I have reservations about allowing fully-invite based registrations on lemmy instances. While I do think it might be good to have invites as a way for users to skip filling out an application I don't really like the idea of requiring them like Tildes does, makes it feel like an elitist exclusive club of sorts having to beg for an invite from users. I don't think it should be an alternative to application-based registration, but rather a supplement to it, if someone can get an invite from users that's great but if not they should still be able to write an application to join, this could be extensive and also lower priority since you could get invites but should still be an option available.
Account requirements really depends on what they are and what they restrict (also who on the instance is allowed to impose restrictions). For example on instances with downvotes enabled I think score/upvote requirements are a bad idea since it essentially means that people who disagree are locked out, like on Reddit with karma restrictions, I do not support this, it creates an echo-chamber where unpopular opinions.
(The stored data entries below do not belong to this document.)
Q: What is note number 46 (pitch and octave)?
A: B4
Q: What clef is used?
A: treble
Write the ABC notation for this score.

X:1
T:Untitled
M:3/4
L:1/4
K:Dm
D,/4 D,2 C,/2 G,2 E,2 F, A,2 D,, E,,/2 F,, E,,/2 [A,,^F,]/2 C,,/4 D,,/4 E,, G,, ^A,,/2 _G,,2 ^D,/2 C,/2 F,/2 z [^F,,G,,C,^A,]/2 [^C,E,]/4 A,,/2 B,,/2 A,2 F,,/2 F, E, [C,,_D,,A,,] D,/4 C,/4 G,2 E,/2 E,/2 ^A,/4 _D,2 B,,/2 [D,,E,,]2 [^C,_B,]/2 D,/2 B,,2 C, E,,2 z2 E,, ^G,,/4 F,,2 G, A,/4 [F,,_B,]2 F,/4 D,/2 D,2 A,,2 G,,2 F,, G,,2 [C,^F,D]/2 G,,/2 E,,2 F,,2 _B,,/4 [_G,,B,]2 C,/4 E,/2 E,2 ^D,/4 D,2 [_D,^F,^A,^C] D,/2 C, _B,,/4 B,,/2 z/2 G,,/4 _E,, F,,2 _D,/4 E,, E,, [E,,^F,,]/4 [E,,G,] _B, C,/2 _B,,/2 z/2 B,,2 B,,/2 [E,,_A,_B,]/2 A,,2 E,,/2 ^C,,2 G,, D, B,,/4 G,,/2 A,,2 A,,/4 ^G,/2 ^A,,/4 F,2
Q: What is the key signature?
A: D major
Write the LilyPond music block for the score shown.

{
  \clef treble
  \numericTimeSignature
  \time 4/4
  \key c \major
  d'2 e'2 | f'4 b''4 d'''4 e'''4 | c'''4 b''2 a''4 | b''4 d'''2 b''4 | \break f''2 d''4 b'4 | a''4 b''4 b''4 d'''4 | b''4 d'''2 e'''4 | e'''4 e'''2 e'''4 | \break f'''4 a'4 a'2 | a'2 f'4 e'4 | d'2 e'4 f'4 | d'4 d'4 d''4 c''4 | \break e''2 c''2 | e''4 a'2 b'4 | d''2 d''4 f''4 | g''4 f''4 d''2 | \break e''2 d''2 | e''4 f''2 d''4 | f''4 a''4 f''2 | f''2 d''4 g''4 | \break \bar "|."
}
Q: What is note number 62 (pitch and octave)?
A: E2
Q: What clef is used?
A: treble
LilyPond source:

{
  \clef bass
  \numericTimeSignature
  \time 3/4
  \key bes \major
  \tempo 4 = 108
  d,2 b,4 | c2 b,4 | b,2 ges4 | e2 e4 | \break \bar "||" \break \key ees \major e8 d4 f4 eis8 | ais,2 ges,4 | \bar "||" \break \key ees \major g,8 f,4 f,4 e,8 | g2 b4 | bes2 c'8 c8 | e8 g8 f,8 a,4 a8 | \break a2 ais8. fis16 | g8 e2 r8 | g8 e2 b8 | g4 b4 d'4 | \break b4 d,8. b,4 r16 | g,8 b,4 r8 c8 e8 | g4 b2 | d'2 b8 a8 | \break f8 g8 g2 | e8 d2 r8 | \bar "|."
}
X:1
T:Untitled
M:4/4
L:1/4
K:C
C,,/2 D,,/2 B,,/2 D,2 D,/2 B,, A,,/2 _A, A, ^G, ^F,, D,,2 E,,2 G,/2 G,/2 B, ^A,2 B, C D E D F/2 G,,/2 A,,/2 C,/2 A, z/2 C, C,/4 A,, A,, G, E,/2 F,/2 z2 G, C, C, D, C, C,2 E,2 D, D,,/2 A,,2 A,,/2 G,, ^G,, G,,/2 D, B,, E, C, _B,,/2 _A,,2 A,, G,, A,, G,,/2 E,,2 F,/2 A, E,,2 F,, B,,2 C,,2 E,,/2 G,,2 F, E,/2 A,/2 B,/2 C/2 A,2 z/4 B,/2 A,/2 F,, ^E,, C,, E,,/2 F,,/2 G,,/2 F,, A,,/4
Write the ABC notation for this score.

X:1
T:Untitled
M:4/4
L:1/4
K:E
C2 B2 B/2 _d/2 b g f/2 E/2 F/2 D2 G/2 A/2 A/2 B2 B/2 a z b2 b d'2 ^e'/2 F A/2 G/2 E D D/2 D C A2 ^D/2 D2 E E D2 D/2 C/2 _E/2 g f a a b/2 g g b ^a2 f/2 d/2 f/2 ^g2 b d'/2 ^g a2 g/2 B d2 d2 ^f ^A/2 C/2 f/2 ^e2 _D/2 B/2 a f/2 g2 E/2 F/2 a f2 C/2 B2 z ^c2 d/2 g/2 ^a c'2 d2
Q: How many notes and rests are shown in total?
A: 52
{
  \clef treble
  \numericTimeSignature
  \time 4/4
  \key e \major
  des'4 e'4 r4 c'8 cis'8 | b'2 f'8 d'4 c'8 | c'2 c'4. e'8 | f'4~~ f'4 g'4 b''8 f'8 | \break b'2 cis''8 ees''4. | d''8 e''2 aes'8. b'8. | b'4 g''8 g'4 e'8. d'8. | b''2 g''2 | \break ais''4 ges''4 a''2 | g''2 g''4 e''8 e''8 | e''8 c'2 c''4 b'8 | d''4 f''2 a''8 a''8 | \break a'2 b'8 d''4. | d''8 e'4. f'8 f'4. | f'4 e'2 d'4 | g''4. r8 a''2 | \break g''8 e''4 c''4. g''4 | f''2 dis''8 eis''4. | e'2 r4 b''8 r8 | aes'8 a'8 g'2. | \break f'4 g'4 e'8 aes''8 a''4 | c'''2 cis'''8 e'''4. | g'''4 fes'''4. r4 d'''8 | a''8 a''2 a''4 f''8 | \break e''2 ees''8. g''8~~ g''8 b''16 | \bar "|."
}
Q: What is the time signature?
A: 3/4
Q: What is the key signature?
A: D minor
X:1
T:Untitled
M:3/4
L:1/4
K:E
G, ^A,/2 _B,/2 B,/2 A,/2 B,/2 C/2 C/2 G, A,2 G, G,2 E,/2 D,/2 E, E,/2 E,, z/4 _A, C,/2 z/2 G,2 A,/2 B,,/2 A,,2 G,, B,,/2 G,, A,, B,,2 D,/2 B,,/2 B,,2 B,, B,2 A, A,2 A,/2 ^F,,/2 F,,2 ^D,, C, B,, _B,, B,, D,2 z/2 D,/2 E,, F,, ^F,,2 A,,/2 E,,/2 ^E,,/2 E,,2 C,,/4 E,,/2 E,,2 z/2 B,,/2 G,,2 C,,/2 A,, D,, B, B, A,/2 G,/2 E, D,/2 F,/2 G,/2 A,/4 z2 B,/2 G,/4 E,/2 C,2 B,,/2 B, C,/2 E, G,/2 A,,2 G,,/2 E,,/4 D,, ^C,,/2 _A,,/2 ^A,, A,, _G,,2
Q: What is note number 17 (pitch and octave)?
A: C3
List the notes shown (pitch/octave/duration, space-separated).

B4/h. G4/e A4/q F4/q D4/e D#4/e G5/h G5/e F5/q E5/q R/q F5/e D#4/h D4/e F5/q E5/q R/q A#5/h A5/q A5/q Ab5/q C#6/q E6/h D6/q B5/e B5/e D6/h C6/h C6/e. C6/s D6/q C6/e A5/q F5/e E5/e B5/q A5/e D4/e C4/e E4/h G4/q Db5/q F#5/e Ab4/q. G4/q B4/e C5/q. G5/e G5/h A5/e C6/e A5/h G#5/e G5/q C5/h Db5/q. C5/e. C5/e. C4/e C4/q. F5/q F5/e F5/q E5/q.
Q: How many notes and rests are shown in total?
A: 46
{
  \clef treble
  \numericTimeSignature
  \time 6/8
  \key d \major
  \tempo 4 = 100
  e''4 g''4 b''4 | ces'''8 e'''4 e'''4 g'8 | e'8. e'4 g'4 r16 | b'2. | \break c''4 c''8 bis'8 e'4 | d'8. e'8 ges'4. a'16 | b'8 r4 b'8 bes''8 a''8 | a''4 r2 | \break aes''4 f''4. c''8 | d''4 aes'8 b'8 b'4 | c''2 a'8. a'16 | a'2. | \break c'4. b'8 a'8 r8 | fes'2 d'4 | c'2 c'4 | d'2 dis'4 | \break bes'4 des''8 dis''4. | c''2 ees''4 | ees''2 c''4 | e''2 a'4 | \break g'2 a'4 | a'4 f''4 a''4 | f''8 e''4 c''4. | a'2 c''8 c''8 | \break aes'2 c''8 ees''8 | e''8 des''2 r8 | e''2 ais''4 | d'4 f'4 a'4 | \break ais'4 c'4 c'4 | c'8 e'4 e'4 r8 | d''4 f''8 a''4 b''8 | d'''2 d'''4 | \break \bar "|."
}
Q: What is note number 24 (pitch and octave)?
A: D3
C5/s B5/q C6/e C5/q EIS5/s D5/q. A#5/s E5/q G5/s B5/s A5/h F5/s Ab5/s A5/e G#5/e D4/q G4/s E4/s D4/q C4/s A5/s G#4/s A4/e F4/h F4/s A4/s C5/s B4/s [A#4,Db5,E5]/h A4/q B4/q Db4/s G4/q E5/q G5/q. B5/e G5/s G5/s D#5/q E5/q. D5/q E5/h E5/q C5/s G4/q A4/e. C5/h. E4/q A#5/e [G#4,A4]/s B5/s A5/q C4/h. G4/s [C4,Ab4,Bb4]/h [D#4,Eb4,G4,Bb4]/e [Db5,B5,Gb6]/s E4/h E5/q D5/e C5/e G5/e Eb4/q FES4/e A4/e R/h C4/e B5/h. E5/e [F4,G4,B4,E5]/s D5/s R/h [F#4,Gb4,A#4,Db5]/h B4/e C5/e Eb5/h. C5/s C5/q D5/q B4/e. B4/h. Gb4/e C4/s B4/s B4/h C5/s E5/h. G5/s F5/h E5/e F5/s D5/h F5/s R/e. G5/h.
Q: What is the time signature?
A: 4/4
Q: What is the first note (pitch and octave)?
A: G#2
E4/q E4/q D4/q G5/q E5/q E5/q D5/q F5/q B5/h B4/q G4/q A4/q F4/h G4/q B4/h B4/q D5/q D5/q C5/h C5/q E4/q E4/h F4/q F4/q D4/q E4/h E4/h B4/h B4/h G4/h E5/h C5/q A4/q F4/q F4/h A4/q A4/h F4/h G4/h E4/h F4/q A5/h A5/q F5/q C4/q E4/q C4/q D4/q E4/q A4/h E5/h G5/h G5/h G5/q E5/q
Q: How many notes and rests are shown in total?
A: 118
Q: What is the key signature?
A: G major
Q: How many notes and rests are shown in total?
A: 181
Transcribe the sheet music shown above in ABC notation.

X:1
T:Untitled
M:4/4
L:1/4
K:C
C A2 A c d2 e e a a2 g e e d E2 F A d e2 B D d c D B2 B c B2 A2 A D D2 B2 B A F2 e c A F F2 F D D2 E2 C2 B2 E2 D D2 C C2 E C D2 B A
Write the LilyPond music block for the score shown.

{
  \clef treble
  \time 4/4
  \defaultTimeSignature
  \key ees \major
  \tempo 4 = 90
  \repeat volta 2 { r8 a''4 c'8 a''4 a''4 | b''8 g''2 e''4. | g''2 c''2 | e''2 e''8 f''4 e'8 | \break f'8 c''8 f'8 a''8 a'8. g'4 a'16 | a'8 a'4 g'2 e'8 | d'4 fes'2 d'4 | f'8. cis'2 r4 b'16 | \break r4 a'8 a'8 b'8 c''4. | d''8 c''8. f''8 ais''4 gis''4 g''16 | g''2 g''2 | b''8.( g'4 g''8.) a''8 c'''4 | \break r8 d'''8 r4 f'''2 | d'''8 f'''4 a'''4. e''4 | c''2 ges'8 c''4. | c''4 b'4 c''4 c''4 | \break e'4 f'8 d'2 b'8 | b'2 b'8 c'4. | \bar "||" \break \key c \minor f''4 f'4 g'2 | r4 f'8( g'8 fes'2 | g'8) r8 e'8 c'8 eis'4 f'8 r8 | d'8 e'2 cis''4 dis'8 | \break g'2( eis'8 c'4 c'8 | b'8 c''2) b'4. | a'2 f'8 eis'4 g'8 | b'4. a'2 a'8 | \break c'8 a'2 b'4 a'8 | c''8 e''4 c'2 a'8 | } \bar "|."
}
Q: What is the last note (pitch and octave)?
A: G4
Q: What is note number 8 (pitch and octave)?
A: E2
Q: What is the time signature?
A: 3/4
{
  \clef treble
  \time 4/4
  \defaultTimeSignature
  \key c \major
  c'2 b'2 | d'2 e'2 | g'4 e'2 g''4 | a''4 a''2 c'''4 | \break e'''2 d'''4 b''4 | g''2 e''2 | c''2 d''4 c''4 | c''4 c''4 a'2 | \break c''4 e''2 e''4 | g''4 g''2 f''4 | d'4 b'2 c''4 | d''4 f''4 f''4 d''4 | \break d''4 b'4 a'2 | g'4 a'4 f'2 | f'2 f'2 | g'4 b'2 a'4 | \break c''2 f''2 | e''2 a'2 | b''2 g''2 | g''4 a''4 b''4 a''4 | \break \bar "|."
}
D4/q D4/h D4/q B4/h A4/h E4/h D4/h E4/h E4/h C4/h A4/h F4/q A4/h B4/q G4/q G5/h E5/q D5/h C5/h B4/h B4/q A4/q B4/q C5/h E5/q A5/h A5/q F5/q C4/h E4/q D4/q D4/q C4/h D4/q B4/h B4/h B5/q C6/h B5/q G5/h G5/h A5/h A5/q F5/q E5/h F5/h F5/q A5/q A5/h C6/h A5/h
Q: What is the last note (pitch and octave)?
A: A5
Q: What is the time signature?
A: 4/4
It'll also lead to upvote farming if there are negatives due to having a lower score.
Comment or post requirements would just lead to post or comment farming similar to vote farming, though it's not as bad as score-requirements since people making posts and comments naturally (whether they are liked or not) can't be taken away by other people based on opinions (only if they break the rules and get posts removed, which isn't even remotely similar since they broke the rules).
Limiting image uploading is a fair requirement in my opinion since uploads can be particularly harmful if the uploads are malicious, and also uploads aren't really needed since people can externally host almost all their images without the need for uploads.
When it comes to DMs and restrictions around them I feel like that should be up to individual users to decide to allow private communication from certain users or not, or even to allow DMs at all, this shouldn't be something globally applied to people, maybe it could be a default in User settings and have a requirement set by the Admins but people should be able to turn it off if they don't care or want to accept messages from new users, I know I certainly will, I hate being nannied when it comes to who's allowed to send me messages, IMO Annoying or uncomfortable DMs are a fact of life and I prefer to deal with issues when they happen rather than block anyone who's a new user that might want to talk to me, it's one of the things I hated that Reddit does without giving me the option to opt out and receive messages from everyone.
I think having a Machine-Learning based system to identify Malicious images is actually a pretty good idea going forward, I know how some people feel about AI and Machine-Learning but I think it's probably our best defense considering that none of us want to see it, it might have False positives but I'd rather than than to allow CSAM to live here. Ultimately the choice is have ML scanning or Disable pictrs here, I think ML is the better option because people are going to want to have Avatars and without pictrs that isn't possible (unless Lemmy adds support to the UI for externally hosted Avatars and Banners).